Tingkat Adab Digital Masyarakat Indonesia pada 2021 Terburuk di Asia Tenggara

Tingkat keadaban digital masyarakat Indonesia dinilai terburuk di Asia Tenggara.

Youtube
Media Sosial
Rep: Fauziah Mursid Red: Agung Sasongko

REPUBLIKA.CO.ID,  JAKARTA -- Tingkat keadaban digital masyarakat Indonesia dinilai terburuk di Asia Tenggara. Hal tersebut adalah hasil survei yang dilakukan Microsoft bertajuk Digital Civility Index (DCI) pada tahun 2021.

Baca Juga

Deputi Bidang Revolusi Mental, Pemajuan Budaya, dan Prestasi Olahraga Kementerian Koordinator Bidang PMK Didik Suhardi dalam rapat penguatan diseminasi media Gerakan Nasional Revolusi Mental (GNRM) mengatakan 47 persen media digital digunakan untuk hoaks dan penipuan, 27 persen untuk ujaran kebencian, dan 13 persen untuk diskriminasi.

"Sangat memprihatinkan. Data menyebut 47 persen media digital digunakan untuk hoax dan penipuan, 27 persen untuk ujaran kebencian, dan 13 persen digunakan untuk diskriminasi," kata Didik dikutip dari keterangan resmi, Selasa (5/7/2022).
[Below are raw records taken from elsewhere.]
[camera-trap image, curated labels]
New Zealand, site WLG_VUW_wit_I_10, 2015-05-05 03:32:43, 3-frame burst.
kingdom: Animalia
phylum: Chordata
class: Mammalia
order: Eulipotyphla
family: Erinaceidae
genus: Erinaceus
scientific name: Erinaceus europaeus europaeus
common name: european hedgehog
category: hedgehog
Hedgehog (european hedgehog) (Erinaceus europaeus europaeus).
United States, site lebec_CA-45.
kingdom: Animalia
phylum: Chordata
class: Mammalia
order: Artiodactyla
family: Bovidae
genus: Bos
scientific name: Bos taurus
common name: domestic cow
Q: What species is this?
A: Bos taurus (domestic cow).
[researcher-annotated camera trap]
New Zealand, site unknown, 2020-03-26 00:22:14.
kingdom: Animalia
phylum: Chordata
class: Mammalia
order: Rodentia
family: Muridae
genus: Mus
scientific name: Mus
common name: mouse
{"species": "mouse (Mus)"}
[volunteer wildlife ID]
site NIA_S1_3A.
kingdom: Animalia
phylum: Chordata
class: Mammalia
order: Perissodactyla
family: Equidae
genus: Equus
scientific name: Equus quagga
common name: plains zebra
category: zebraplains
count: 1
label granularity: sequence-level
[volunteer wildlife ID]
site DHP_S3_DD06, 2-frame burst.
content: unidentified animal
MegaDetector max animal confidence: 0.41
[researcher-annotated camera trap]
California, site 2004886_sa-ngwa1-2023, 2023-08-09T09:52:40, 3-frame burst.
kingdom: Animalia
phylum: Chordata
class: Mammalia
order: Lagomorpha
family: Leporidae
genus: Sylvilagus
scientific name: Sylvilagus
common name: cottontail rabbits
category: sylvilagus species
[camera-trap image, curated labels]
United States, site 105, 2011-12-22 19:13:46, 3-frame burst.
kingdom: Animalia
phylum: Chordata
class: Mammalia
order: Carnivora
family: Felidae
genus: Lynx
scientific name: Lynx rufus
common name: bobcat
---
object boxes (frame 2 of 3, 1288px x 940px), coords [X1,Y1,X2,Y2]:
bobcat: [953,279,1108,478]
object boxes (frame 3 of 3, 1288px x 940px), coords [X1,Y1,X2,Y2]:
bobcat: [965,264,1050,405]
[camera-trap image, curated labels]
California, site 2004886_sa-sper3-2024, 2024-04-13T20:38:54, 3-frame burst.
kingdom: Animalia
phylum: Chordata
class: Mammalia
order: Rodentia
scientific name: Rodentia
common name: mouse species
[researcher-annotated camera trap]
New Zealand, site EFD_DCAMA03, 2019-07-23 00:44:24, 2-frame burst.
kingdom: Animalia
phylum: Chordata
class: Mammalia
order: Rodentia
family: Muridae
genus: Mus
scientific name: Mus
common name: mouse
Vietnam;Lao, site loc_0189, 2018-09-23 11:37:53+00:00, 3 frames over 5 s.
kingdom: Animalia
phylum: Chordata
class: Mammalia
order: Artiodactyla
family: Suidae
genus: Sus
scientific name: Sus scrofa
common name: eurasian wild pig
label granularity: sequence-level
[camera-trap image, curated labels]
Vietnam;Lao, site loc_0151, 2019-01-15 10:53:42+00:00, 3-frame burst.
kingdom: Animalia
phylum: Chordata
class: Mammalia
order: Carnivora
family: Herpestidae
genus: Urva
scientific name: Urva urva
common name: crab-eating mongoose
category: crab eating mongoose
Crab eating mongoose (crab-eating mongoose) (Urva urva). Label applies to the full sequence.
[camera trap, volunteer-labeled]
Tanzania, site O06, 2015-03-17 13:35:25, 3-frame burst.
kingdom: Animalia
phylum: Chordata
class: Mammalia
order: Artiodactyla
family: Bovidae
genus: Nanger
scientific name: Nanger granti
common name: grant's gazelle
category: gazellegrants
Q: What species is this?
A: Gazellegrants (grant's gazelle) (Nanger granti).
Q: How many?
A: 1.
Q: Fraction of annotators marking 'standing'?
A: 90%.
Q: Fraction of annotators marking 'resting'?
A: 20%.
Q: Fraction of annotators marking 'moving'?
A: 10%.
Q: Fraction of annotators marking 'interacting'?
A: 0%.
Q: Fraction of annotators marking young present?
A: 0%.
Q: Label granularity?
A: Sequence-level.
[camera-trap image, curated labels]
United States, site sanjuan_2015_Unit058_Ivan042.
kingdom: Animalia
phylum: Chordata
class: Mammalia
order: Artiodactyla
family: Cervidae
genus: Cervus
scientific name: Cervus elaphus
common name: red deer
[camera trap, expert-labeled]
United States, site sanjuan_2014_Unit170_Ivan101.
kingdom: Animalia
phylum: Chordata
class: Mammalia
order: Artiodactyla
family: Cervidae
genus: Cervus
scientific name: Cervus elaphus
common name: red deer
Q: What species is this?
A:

Karena itu, Kemenko PMK mendorong penguatan nilai-nilai revolusi mental melalui media sosial (medsos). Dalam rapat penguatan diseminasi media bersama inisiator aplikasi media sosial Symbolic.id Sabrang Mowo Damar Panuluh penting untuk memperbaiki adab masyarakat digital.

"Untuk itu, hari ini kita akan berbincang dengan Mas Sabrang untuk mencari peluang memanfaatkan sebuah platform sebagai cara untuk meningkatkan nilai keberadaban media kita," kata Didik.

 

 

Didik mengatakan, tidak dapat dipungkiri, saat ini media sosial didesain kebanyakan untuk mencari profit, bukan tertuju pada penggalian nilai-nilai (values). Menurutnya, dunia informasi bergerak dengan cepat dan media sosial menjadikan komunikasi sebagai wadah yang sangat luas.

"Untuk itu perlu social engineering yang tepat yang dibangun dengan panduan value local wisdom masyarakat kita. Kita punya gotong-royong dan sangat in line dengan falsafah Islam fastabiqul khairat," katanya.

Dia memastikan kehadiran pemerintah dan akan melibatkan institusi sosial seperti universitas, ormas, dan sebagainya. Sebab, diperlukan kolaborasi gotong royong dana dari para pelaku usaha melalui CSR, sponsorship, beasiswa, dan kalangan filantropi. 

"Diperlukan peran negara untuk menguatkan kembali nilai gotong-royong dengan  pengembangan investasi sosial yakni tenaga, dana, dan ilmu," kata dia.

Didik menambahkan, penguatan gotong-royong dalam struktur di media sosial juga akan menghasilkan mental model. Khususnya, adanya tanggung jawab komunal tentang pentingnya kerukunan, kebersamaan yang hadir dari pola-pola sosial-budaya.

 

 

Sebab, harus diakui, struktur sosial dalam media sosial ditemui dengan hadirnya distribusi kepercayaan dari jumlah follower, like, dan dominasi nilai popularitas. "Oleh karenanya terbangun mental model perlombaan popularitas, eksitensi lebih penting daripada fungsi," ujar dia 

Dia mengatakan, adanya ruang sosial tidak hanya untuk berdialog, tetapi juga untuk belajar. Karenanya, penting untuk mengimplementasi nilai gotong royong di sosial media melalui penggunaan investasi keilmuan, pendampingan yang membangun impact terhadap masyarakat.

"Dan akhirnya terbangun mental model untuk berlomba berbagi manfaat dan dampak," ujarnya.

Didik Suhardi menambahkan, Kemenko PMK juga akan membahas lebih jauh Sinergi dengan BPIP, Kemendikbud Ristek, dan Kominfo tindaklanjut hasil rapat hari ini. Dia berharap kolaborasi ini nantinya bisa membangun konsep gotong-royong dalam rangka meningkatkan indeks keadaban digital pada masyarakat. 

 

“Semoga menghindarkan mentalitas-mentalitas negatif masyarakat dalam berperilaku di media sosial. Penguatan nilai-nilai revolusi mental seperti etos kerja, gotong royong, integritas melalui media sangat penting, terlebih dengan potensi bonus demografi di masa mendatang. Harapannya kita terhindar dari disaster demography," kata Didik.